To read coverage of the nebulous Midwest, during election season, say, is to encounter a region of abundant whiteness. Permanent whiteness. Plenty of diners.
This coverage and the images it perpetuates are at best incomplete.
Thankfully, an anthology of Black writers, to be published in September, will offer a corrective to this history and ongoing practice of marginalization. And it arrives at a moment of nationwide upheaval over racial injustice. Black Lives Matter, and Black writers do, too.
Black in the Middle, edited by Terrion Williamson and published by Cleveland-based small press Belt, will put the voices of Black Midwesterners "front and center." Out Sept. 1, the collection will explore "the various meanings and experiences of Blackness throughout the Rust Belt."
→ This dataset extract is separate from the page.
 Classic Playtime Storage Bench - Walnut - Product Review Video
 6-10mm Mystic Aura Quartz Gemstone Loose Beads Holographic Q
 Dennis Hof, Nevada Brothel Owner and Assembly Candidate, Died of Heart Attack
In a press release, Belt said the material would touch on not only the Midwest's major cities (Chicago, Detroit, others) but also smaller cities and rural areas "where the lives of Black residents have too often gone unacknowledged."
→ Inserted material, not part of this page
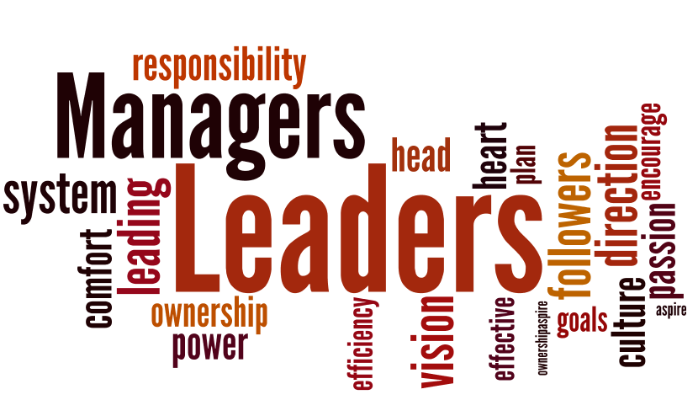 mangers vs leaders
Williamson is currently an associate professor of African-American and African Studies at the University of Minnesota and directs the Black Midwest Initiative, a collective that advocates for Black people in the Midwest and Rust Belt. Jamala Rogers, author of Ferguson is America: Roots of Rebellion, provides the collection's foreward.
The book is available for pre-order now at beltpublishing.com, ($20), and will hit local bookstores in September. One essay from the collection, by Minnesota author Vanessa Taylor, was recently published in Belt Magazine and effectively teases the flavor and force of the collection at large.